In the second main cluster of the dendrogram (Fig. 2, cluster B, branch colour is red), Agrokipiou K301 and Agrokipiou K302 are mingled together and appear identical (bootstrap value 94). According to the Structure analysis, these landraces belong to the same ancestor population E (green, Fig. 1b, 2a). Close enough is Kipourou K10B (bootstrap value 49, ancestor population E). Also, another cluster is formed between Agrokipio K30 and VoidokardiaB k37A but they are not genetically linked. The Structure analysis shows that Agrokipio K30 has individuals that belong to the ancestor populations E and F (green and yellow) (Fig. 1b, 2a) and VoidokardiaB k37A has individuals that belong to the ancestor populations E and G (green and dark yellow) (Fig. 1b, 2a). In the MDS diagram, these landraces are not very close therefore for these landraces, we cannot conclude. (Fig. 2b).

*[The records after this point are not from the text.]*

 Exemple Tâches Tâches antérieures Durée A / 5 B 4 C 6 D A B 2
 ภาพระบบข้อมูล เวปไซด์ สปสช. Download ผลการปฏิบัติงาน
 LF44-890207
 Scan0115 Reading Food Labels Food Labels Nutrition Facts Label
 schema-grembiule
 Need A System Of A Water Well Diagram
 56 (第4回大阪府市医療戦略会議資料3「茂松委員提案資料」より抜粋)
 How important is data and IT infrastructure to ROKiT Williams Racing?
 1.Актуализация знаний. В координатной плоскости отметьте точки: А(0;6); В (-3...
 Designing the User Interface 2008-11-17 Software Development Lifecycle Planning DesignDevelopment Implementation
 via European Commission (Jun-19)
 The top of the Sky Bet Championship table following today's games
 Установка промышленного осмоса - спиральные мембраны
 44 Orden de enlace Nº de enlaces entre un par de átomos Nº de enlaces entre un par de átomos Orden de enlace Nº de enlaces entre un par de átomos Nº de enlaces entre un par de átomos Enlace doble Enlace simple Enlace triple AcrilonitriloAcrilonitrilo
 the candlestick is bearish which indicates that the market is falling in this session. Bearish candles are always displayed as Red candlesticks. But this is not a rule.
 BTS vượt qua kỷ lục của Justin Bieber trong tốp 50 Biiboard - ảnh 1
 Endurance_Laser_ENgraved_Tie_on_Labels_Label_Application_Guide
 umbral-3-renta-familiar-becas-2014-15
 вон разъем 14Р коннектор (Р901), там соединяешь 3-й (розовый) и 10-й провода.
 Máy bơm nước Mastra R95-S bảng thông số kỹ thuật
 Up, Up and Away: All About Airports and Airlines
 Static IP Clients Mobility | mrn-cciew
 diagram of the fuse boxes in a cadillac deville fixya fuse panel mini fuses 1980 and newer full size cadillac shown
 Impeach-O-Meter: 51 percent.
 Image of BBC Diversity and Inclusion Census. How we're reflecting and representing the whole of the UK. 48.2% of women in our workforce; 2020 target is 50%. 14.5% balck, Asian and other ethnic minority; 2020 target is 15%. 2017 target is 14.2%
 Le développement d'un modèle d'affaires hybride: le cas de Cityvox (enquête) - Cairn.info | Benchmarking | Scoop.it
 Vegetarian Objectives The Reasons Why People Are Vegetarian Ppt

Finally, in the third main cluster (Fig. 2, cluster C, branch colour is green) of the diagram five landraces are found. These are Bournelati K35, KerasKokFORTH K37D, Veg8 K37Z, Veg9 HMU9, and Veg13 HMU13. Bournelati K35 and KerasKokFORTH K37D are mingled together (bootstrap value 46) and according to the Structure analysis, Bournelati K35 belongs to the ancestor population F (yellow) and KerasKokFORTH K37D has individuals that belong to the ancestor populations F and A (yellow-dark blue) (Fig. 1b, 2a). In addition to that, Veg9 HMU9, Veg8 K37Z and Veg13 HMU13 are mingled together and according to the Structure analysis, these landraces belong to the same ancestor population H (orange, Fig. 1b, 2a). Also, these genotypes are forming a cluster with Veg13 HMU13. The Structure analysis revealed that Veg13 HMU13 belongs to the ancestor population H (orange, Fig. 1b, 2a). In the MDS diagram these landraces are very close to each other (Fig. 2b).
The database schema
A MySQL server available at the Institute of Molecular Biology and Biotechnology was used to create the structure of the tables needed for each type of data and the relations among them (Fig. 3a, b). An open-source web application in PHP and HTML5 was also developed for data presentation. For data management, a MySQL data management platform has been installed and configured as open-source PHPMyAdmin (www.phpmyadmin.net, version 5.1.0). The schemas of the new database are shown in Fig 3a. The GTD database enables readers to retrieve these data in one or more tables with a single query. GTD also provides an insight into the protocols used for this research and some basic phenotypic information including the place of origin for its landrace. GTD can be updated and enriched by users with new and supplemental information to existing datasets. An overview of the GTD indicating primary functions is presented in Supplementary material.
Discussion
It was hypothesized that in Greece and especially in Crete, the leading region for greenhouse tomato production, there is going to be a very diverse genetic pool, that even though has been narrowed with natural selection through the years, the landraces still remain diverse. Eleven SSR loci were used to amplify polymorphic fragments from these genotypes and the probability of obtaining an identical genotype was low enough 8.41 × 10−9, corresponding to a statistical potential of distinguishing a large number of unrelated tomato genotypes. According to the literature the use of SSR markers in tomato genotypes has given data with a very low cumulative probability of identity in many studies (Laucou et al., Reference Laucou, Lacombe, Dechesne, Siret, Bruno, Dessup, Dessup, Ortigosa, Parra, Roux, Santoni, Varès, Péros, Boursiquot and This2011; Emanuelli et al., Reference Emanuelli, Lorenzi, Grzeskowiak, Catalano, Stefanini, Troggio, Myles, Martinez-Zapater, Zyprian, Moreira and Stella Grando2013; Doulati-Baneh et al., Reference Doulati-Baneh, Mohammadi, Labra, De Mattia, Bruni, Mezzasalma and Abdollahi2015; Gonias et al., Reference Gonias, Ganopoulos, Mellidou, Bibi, Kalivas, Mylona, Osanthanunkul, Tsaftaris, Madesis and Doulis2019). The results supported the hypothesis revealing that the 27 landraces and the two hybrids belong to nine ancestral populations (ancestry groups A, B, C, D, F, G, H and I).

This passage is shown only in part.